July 13, 2007
A Patient With Combined Polycystic Ovary Syndrome and Autoimmune Polyglandular Syndrome Type 2
By Lee, Seung-Hwan Kim, Mee-Ran; Kim, Ji-Hyun; Kwon, Hyuk-Sang; Et al
Abstract We report a patient with combined polycystic ovary syndrome (PCOS) and autoimmune polyglandular syndrome (APS) type 2. A 26-year-old female presented with polyuria, polydipsia and acute weight loss. She was diagnosed with: (1) type 1 diabetes, with hyperglycemia, impaired insulin secretion, and positive autoantibodies for GAD-65 and IA-2; (2) autoimmune thyroiditis, with hypothyroidism, positive anti-microsomal and antithyroglobulin antibodies; and (3) PCOS, with hyperandrogenic signs that had developed 5 years earlier, amenorrhea for the previous 6 months, and characteristic multiple microcystic appearance of both ovaries on ultrasonography. She is being treated with multiple subcutaneous insulin injections, thyroxine replacement, and cyclic medroxyprogesterone for the aforementioned diseases, respectively. Although several investigations have reported a relationship between PCOS and the individual components of APS, this is the first report of both syndromes occurring simultaneously. Potential mechanisms for their interrelation and the possibility that PCOS is an autoimmune disease are discussed.Keywords: Polycystic ovary syndrome, autoimmune polyglandular syndrome, diabetes, thyroiditis, amenorrhea
Polycystic ovary syndrome (PCOS), characterized by chronic anovulation and hyperandrogenism, is associated with several conditions arising from insulin resistance, such as type 2 diabetes. Autoimmune polyglandular syndrome (APS) should be considered when immune dysfunction affects two or more endocrine glands and other non-endocrine immune disorders are present. The components of APS type 2 include adrenal insufficiency, type 1 diabetes, hypothyroidism, Graves' disease, hypogonadism, vitiligo, alopecia and pernicious anemia. The association between these two disorders has recentiy been investigated. There have been several reports of PCOS occurring either with type 1 diabetes or autoimmune thyroiditis. However, there has been no report of APS type 2, involving both type 1 diabetes and autoimmune thyroiditis, in a patient with PCOS.
We report a 26-year-old female with PCOS, also suffering from APS type 2 that comprises type 1 diabetes and Hashimoto's thyroiditis, and review several papers.

* **ACTIVITIES**:
**a.** In the case report on PCOS and APS type 2, which autoantibodies were positive in support of the type 1 diabetes diagnosis?
**b.** According to the case report on PCOS and APS type 2, why is this patient's case described as a first? Answer in one to three sentences.
**c.** Quote the case report on PCOS and APS type 2 starting with "We report a 26-year-old" and going on through "review several papers.".

* **LISTED ENTRIES**:
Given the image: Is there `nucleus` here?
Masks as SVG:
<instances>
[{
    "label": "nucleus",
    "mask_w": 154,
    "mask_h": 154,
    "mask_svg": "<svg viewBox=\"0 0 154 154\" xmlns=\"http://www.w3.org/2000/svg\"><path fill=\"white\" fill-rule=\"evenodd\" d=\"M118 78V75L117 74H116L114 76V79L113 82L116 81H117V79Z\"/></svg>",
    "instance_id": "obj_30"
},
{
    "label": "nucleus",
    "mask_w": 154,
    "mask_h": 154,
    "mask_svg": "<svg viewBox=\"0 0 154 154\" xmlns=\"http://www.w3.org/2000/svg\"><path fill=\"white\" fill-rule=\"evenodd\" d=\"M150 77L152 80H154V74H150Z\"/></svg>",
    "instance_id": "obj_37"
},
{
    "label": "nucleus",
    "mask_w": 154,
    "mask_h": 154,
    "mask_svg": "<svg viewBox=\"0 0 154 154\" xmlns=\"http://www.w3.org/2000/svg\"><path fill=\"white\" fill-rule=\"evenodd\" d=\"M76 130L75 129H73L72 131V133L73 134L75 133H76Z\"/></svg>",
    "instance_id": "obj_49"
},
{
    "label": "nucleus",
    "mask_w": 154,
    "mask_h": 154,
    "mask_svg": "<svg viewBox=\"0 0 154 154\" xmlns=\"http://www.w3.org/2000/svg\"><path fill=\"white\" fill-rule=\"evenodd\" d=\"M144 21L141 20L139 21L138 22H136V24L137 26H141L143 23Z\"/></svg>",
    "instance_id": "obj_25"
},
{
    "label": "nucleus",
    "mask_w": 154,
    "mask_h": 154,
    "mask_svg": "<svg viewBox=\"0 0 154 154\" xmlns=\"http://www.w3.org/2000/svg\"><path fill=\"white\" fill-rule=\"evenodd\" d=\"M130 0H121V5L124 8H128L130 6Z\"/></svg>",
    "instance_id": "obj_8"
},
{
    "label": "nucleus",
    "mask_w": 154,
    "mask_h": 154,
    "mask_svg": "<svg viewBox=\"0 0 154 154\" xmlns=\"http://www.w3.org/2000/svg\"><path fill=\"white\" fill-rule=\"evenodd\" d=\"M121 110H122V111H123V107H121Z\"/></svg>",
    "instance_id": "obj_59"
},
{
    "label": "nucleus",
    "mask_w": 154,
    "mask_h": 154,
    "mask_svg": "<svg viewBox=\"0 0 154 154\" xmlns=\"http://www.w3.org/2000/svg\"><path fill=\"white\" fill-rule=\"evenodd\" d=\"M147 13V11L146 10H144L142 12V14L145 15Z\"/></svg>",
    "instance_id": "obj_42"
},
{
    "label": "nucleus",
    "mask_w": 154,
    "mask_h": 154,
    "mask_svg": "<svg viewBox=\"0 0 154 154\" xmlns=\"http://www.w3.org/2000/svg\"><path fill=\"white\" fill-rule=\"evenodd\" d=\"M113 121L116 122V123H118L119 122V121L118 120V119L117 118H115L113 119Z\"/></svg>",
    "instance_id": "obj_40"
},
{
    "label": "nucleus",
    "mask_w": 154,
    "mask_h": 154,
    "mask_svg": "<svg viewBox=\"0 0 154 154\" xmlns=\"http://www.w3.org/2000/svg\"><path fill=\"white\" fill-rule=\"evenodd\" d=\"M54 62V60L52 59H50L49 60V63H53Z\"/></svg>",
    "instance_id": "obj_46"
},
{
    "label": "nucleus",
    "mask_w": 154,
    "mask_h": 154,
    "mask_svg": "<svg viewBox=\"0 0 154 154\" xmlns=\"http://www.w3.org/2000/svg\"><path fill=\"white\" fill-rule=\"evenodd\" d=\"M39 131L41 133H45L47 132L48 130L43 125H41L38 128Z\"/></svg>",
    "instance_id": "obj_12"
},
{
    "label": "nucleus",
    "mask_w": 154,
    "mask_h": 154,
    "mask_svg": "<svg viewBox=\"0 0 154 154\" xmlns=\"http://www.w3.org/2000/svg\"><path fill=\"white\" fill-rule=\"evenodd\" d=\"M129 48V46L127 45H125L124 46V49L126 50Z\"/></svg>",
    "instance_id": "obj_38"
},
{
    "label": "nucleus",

* **TASK RESULTS**:
**a.** GAD-65 and IA-2.

**b.** Earlier investigations had reported PCOS alongside individual components of APS, such as type 1 diabetes or autoimmune thyroiditis. None had reported APS type 2 involving both type 1 diabetes and autoimmune thyroiditis in a patient with PCOS, so this is the first report of both syndromes occurring at the same time.

**c.**
We report a 26-year-old female with PCOS, also suffering from APS type 2 that comprises type 1 diabetes and Hashimoto's thyroiditis, and review several papers.